### Excerpt provided

____________

What this pull request is trying to achieve.

This will add the ability to train Embeddings and Hypernetworks using a weighted loss.
It will add the option to load PNG alpha channels as weight masks that will be used during loss calculation, in effect focusing the attention towards the masked subject.

During my training I've found that focusing the attention in this manner results in much faster learning of subjects, as well as learning more detailed features of the subjects.

Example of what is being emphasized during learning. (Regular is for demonstration only)
normal depth clipseg

  1. Regular - 2. Depth - 3. CLIPSeg

Note that this does not interfere with Dreambooth or regular image generation.
Only during the loss calculation for TIs and HNs is this adjusted loss calculated.

In the future this could be extended to load side-by-side greyscale files, for example depth maps.
I.e. if you have image.png and image.weight.png in the same folder, it will load one as the weight for the other.

Additional notes and description of changes

I've added an extra hijack that adds a weighted_forward function, next to the regular forward function.
This function will do a regular forward pass, but before doing so, substitute the get_loss function and add the weight tensors to the model so the weighted_loss function can apply it.
Before calculating the mean, it will multiply the individual latent losses with the weight mask, resulting in more or less loss for pixels based on the amount of weight. Afterwards it will return the mean to the training function.

Environment this was tested in

  • OS: Windows
  • Browser: Firefox
  • Graphics card: NVIDIA RTX 2080 8GB

How to use this

  1. Preprocess images normally.
  2. Choose one of the following:
    a. Generate a depth map using MiDaS
    b. Generate an attention map using CLIPSeg
    c. Manually draw a map
    d. Create a generic gradient with falloff to the image edges.
  3. Add the map from step 2 as an alpha channel to the image from step 1.
    a. Using a fairly easy Python script and PILLOW
    b. Manually in Photoshop or GIMP
    Note: be sure that the alpha channel is 8-bit, not single color transparency.

In the future I would like to release a script that would do these steps automatically.
(Perhaps even add MiDaS generation to the preprocess step)

____________

### Given information
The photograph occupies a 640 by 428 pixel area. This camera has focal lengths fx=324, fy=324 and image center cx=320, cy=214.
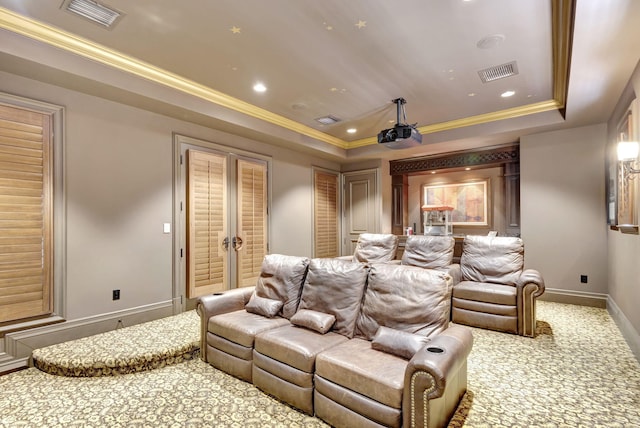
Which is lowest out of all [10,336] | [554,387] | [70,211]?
[554,387]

____________

### Set of tasks
1/ In the pull request description on weighted-loss training, what bit depth must the alpha channel have?
2/ Resume the pull request description on weighted-loss training for embeddings and hypernetworks, starting right after its final sentence.

### The results
1/ The alpha channel must be 8-bit, not single color transparency.

2/
Screenshots

weighted-learning-ui

Results

Haven't found time for extensive training runs and comparison images.
But I have received positive feedback from multiple people on Discord.

Timing:
No significant impact.

Without:
Loading dataset: 4.70it/s
Training: 2.95it/s

With:
Loading dataset: 4.70it/s
Training: 2.94it/s

@Shondoit Shondoit changed the title Weighted learning Weighted learning of TIs and HNs Jan 13, 2023
@mykeehu
Copy link
Contributor

mykeehu commented Jan 14, 2023

This is similar to the Attention Map option of the DreamArtist extension, it is only for embeddings, not for HN. Did you look at that?

@Shondoit
Copy link
Contributor Author

This is similar to the Attention Map option of the DreamArtist extension, it is only for embeddings, not for HN. Did you look at that?

I have not, but I will check it out. Thanks for the reference.

@FurkanGozukara
Copy link

With the default way what learn rate do you suggest to teach a face? @Shondoit

@Shondoit
Copy link
Contributor Author

Shondoit commented Jan 16, 2023

Currently there's no consensus. I've found the default (0.005) to be good enough.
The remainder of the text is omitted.